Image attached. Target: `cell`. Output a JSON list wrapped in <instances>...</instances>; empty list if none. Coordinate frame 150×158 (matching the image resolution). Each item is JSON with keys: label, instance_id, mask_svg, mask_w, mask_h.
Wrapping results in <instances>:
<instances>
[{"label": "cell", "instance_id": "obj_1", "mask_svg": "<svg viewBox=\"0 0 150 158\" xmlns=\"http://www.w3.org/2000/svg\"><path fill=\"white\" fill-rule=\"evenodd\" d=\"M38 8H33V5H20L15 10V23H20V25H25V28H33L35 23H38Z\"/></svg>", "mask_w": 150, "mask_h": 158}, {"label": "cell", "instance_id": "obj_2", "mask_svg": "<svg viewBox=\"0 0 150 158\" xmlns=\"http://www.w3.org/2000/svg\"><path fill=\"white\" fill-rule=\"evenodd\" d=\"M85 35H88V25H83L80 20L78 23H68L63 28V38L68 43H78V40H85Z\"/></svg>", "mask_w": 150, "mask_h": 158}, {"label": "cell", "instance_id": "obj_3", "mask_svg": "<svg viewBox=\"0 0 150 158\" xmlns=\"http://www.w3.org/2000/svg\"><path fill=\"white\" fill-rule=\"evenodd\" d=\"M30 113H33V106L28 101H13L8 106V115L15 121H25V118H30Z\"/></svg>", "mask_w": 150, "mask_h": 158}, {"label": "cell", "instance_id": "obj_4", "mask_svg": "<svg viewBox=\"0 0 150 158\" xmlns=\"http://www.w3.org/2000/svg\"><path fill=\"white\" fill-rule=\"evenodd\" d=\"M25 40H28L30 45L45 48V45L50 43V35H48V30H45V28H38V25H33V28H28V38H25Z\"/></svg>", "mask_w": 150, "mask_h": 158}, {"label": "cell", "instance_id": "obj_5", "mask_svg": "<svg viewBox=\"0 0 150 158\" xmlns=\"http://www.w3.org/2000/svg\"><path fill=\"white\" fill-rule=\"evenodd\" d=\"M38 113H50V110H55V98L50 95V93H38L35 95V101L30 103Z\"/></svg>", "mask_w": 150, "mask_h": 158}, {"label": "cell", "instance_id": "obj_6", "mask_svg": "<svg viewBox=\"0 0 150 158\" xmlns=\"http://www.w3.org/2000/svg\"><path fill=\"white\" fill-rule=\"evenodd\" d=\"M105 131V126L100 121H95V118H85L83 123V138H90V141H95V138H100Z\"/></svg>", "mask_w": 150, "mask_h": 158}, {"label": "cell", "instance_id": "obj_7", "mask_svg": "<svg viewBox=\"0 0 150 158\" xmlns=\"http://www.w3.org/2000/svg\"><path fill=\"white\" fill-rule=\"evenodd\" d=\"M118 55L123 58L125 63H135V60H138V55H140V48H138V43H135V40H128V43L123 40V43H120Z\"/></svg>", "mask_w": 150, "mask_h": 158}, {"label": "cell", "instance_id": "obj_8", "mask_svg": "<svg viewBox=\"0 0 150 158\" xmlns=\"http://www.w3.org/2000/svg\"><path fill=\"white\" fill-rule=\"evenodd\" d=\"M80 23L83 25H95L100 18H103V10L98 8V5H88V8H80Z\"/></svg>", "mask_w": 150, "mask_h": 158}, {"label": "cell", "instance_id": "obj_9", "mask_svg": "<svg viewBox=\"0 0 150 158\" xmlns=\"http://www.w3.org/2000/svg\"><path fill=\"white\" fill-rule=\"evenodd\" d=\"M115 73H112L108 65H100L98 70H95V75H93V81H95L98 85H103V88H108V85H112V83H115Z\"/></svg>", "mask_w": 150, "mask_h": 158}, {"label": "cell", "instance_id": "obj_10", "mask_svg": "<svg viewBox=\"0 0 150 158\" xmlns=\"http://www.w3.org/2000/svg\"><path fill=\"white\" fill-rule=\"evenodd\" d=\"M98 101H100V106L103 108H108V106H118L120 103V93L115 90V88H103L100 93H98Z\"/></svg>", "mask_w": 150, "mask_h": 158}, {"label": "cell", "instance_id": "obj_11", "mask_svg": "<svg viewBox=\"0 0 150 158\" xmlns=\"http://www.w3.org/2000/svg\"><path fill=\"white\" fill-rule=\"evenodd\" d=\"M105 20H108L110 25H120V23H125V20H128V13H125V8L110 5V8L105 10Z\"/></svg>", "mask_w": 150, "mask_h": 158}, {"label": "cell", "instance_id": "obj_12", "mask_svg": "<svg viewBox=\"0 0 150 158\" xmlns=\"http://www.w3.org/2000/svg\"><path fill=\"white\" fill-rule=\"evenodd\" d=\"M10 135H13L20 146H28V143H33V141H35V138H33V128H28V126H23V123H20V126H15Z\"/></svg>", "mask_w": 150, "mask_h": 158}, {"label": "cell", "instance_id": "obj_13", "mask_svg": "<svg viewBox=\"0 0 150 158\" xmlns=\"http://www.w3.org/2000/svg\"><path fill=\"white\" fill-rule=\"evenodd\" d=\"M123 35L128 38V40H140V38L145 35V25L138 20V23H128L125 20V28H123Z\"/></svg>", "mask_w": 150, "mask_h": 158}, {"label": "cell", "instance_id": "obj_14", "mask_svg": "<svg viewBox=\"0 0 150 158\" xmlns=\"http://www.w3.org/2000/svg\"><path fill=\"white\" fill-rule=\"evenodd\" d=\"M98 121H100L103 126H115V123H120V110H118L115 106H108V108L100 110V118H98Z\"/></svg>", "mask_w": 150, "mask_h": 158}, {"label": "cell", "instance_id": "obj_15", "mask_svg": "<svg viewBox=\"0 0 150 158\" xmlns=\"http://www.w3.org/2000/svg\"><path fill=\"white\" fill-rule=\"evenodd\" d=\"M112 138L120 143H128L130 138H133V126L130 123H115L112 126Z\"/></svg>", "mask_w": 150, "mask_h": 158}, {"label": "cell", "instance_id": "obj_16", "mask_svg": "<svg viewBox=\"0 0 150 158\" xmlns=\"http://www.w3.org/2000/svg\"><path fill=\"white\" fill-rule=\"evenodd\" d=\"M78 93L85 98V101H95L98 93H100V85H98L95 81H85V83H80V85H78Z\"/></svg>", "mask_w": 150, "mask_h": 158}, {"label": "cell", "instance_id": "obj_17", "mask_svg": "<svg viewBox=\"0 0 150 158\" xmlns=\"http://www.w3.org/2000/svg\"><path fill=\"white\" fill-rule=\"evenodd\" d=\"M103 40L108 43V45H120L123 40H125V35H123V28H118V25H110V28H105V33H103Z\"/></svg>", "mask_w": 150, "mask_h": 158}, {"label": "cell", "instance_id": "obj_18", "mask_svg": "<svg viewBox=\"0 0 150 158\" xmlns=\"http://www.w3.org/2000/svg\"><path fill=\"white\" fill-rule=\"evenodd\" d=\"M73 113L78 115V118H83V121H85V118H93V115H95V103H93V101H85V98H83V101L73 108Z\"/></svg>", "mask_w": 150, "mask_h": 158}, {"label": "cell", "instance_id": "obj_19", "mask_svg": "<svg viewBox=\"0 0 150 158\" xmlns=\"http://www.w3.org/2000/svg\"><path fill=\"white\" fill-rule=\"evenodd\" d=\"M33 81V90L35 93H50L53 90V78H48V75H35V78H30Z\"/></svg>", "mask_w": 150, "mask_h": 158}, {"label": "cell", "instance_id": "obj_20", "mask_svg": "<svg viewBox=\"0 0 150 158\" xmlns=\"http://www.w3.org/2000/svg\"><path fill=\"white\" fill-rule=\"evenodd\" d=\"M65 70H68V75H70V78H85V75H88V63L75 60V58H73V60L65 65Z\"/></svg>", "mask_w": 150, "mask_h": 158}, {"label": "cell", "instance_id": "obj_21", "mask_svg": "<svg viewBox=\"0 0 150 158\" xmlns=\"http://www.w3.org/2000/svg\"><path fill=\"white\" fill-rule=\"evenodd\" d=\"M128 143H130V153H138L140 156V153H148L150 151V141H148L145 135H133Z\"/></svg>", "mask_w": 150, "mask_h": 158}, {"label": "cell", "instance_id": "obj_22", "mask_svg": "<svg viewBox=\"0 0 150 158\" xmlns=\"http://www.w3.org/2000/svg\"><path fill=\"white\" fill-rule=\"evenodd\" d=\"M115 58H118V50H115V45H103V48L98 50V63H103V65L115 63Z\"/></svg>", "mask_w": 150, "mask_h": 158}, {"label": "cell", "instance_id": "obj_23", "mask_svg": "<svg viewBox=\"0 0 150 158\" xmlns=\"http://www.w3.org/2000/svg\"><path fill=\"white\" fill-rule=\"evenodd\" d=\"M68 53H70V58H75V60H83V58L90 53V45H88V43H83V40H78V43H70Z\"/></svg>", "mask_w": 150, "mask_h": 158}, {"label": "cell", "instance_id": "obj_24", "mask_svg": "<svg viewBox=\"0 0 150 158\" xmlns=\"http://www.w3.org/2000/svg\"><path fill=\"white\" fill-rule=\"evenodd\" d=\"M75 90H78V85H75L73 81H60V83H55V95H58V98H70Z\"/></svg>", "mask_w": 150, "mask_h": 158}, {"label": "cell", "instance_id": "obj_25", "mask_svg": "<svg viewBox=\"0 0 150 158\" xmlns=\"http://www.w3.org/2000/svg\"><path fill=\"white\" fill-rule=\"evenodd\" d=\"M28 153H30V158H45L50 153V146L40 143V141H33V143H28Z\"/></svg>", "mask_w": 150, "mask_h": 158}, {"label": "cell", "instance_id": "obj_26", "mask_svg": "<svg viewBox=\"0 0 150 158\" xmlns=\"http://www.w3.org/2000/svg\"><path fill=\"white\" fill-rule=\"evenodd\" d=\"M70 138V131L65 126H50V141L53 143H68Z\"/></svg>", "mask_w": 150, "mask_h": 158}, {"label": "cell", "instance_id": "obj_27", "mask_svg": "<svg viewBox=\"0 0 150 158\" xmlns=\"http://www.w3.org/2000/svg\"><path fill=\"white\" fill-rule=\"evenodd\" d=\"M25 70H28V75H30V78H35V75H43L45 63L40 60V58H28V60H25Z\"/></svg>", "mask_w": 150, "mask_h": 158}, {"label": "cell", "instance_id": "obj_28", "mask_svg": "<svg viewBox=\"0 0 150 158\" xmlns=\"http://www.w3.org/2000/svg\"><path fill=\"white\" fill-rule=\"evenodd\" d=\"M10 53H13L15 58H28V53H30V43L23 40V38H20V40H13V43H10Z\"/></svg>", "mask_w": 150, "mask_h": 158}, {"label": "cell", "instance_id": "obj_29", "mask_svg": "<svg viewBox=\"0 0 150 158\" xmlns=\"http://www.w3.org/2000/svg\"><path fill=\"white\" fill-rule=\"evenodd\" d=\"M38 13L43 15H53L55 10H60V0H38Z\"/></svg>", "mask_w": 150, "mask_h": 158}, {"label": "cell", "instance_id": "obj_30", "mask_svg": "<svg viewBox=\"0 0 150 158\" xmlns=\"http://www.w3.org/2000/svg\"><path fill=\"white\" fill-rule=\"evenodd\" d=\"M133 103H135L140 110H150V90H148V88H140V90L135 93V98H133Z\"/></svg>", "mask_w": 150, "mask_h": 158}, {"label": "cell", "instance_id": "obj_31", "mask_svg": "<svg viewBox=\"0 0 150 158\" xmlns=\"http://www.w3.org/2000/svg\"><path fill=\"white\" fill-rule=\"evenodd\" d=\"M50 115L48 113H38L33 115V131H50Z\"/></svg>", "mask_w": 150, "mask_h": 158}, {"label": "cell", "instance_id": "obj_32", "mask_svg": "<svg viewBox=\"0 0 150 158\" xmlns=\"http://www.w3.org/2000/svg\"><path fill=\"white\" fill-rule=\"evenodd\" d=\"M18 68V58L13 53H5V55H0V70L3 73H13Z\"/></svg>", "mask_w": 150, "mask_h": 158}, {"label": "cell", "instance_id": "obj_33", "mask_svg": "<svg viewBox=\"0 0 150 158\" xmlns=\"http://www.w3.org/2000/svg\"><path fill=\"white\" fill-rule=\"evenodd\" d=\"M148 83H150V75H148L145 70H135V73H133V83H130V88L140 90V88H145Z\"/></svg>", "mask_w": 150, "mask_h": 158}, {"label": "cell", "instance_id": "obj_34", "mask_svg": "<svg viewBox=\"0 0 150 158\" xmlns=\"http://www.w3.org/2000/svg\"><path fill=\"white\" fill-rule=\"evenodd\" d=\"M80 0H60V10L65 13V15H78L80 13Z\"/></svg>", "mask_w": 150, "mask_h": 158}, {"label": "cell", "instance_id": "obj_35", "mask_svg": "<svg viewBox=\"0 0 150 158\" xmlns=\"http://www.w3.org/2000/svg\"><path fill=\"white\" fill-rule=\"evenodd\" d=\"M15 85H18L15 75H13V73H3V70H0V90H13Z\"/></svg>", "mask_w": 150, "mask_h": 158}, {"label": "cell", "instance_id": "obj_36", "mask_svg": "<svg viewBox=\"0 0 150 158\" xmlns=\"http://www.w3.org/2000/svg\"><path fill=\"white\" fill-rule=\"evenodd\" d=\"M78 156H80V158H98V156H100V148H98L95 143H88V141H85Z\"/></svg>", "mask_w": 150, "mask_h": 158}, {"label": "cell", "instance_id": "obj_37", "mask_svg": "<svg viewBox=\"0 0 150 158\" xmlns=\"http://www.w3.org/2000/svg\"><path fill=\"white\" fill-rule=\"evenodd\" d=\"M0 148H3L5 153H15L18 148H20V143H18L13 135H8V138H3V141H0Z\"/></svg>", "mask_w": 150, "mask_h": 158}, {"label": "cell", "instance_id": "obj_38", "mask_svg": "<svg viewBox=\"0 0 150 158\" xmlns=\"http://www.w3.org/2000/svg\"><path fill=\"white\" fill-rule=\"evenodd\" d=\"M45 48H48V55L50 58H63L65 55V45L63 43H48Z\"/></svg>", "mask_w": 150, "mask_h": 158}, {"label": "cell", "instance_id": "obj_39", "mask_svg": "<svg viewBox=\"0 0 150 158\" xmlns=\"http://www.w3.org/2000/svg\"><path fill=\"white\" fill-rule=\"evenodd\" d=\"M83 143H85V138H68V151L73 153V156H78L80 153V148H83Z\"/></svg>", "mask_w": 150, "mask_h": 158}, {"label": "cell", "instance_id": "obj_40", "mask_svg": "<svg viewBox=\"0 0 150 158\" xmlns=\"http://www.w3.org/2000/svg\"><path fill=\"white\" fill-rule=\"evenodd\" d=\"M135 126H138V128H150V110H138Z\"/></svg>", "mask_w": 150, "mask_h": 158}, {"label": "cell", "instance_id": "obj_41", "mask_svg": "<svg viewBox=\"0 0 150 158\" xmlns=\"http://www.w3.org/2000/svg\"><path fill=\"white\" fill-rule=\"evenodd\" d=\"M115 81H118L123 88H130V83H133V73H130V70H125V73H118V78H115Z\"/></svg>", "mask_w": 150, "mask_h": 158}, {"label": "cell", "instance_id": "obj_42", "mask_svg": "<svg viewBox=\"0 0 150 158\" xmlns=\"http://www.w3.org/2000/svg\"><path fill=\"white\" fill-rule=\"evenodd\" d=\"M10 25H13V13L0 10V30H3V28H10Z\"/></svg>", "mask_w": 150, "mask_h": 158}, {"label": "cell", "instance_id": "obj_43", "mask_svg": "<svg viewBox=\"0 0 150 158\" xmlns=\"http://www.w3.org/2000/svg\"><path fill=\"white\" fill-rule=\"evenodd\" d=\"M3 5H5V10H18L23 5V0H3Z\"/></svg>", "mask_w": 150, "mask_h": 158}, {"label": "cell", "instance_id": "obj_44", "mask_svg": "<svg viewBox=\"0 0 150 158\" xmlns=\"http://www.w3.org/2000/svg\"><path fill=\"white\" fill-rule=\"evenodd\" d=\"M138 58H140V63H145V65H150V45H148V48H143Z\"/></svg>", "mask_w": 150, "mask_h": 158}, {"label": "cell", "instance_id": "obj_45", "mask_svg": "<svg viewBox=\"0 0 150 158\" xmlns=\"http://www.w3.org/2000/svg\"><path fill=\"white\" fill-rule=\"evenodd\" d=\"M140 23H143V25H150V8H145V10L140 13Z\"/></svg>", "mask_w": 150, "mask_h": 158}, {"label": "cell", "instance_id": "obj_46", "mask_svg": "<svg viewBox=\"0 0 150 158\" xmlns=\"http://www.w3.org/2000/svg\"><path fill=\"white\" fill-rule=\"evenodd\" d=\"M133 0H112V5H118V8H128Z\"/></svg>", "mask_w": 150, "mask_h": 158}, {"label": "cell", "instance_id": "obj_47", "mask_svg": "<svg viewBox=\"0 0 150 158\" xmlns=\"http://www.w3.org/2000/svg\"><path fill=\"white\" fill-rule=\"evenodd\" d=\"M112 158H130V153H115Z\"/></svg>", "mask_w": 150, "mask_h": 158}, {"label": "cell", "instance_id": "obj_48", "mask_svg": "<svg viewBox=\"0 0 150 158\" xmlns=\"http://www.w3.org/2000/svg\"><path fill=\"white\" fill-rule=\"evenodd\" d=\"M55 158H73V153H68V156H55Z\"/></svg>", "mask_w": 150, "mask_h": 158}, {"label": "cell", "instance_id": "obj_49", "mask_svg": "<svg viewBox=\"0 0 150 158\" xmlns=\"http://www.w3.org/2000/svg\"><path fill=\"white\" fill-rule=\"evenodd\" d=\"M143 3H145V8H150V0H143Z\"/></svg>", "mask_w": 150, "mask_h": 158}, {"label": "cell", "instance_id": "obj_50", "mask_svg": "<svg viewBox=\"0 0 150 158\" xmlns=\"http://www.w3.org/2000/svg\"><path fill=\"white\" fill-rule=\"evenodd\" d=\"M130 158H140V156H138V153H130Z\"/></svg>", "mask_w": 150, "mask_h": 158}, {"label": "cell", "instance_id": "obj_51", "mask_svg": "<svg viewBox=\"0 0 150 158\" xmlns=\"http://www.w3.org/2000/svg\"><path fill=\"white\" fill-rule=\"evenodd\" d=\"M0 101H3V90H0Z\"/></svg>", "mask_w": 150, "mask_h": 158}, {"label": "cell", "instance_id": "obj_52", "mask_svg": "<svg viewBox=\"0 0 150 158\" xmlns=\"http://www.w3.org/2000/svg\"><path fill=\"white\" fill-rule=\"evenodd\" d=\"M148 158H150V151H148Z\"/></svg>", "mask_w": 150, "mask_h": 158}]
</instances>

━━━

**EXERCISE**. Please gather every line of the material above that contains the string "instances". Case counts.

**ANSWER TO THIS TASK**.
Image attached. Target: `cell`. Output a JSON list wrapped in <instances>...</instances>; empty list if none. Coordinate frame 150×158 (matching the image resolution). Each item is JSON with keys: label, instance_id, mask_svg, mask_w, mask_h.
Wrapping results in <instances>:
<instances>
</instances>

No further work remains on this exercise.